The fix introduces an explicit "trust all" flag that operators must set deliberately. An empty pattern set is now treated as "deny all classes" by default:
private static final String TRUST_ALL_ENV = "SPRING_AMQP_DESERIALIZATION_TRUST_ALL";
private static final String TRUST_ALL_PROP = "spring.amqp.deserialization.trust.all";
private static final boolean TRUST_ALL;
static {
TRUST_ALL = Boolean.parseBoolean(System.getenv(TRUST_ALL_ENV))
|| Boolean.parseBoolean(System.getProperty(TRUST_ALL_PROP));
}
public static void checkAllowedList(Class<?> clazz, Set<String> patterns) {
if (TRUST_ALL && ObjectUtils.isEmpty(patterns)) {
return;
}
...
throw new SecurityException("Attempt to deserialize unauthorized " + clazz
+ "; add allowed class name patterns to the message converter or, if you trust "
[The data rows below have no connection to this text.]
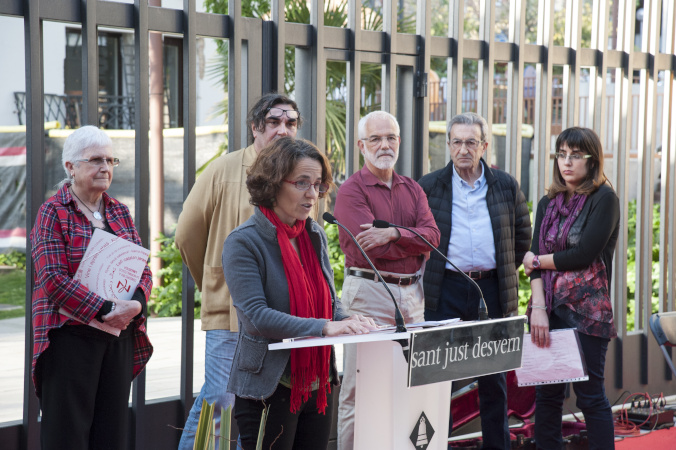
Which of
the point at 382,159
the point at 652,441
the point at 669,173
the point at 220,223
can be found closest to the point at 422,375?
the point at 220,223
+ "the message orginiator, set environment variable '"
+ TRUST_ALL_ENV + "' or system property '" + TRUST_ALL_PROP + "' to true");
}
The new SecurityException message also guides operators to configure an explicit allow-list rather than re-enabling the legacy behavior.
Mitigation
Only recent versions of Spring AMQP receive community support and updates. Older versions have no publicly available fixes for this vulnerability.
Users of the affected components should apply one of the following mitigations:
- Upgrade to a currently supported version of Spring AMQP.
- Leverage a commercial support partner like HeroDevs for post-EOL security support through Never-Ending Support (NES) for Spring AMQP.
As a configuration-only workaround for operators who cannot upgrade immediately, call setAllowedListPatterns(...) on every SimpleMessageConverter or SerializerMessageConverter instance the application exposes, passing a list of class name patterns that covers only the message payload types the application actually expects to receive. Avoid setting the SPRING_AMQP_DESERIALIZATION_TRUST_ALL environment variable or the spring.amqp.deserialization.trust.all system property introduced in the patched versions, as doing so restores the vulnerable "trust everything" behavior.